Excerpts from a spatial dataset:
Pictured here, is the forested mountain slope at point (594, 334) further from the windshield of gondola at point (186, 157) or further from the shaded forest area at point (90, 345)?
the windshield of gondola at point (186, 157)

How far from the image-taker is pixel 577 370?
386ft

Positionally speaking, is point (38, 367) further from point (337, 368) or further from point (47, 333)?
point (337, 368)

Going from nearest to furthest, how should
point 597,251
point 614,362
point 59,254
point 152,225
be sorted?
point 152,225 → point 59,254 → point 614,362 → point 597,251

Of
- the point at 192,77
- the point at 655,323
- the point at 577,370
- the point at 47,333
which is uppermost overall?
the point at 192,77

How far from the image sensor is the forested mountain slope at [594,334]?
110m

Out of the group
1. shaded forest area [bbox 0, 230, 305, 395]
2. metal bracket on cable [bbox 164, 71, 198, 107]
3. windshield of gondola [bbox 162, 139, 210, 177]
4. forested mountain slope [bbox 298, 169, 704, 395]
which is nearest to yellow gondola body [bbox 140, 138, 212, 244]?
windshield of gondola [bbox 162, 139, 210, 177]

---

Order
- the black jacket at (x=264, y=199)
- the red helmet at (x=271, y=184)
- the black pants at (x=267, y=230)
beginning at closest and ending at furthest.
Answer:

Exercise details: Locate every line in the records above that contains the string "image", and copy each of those lines.

Expected answer:
How far from the image-taker is pixel 577 370?
How far from the image sensor is the forested mountain slope at [594,334]?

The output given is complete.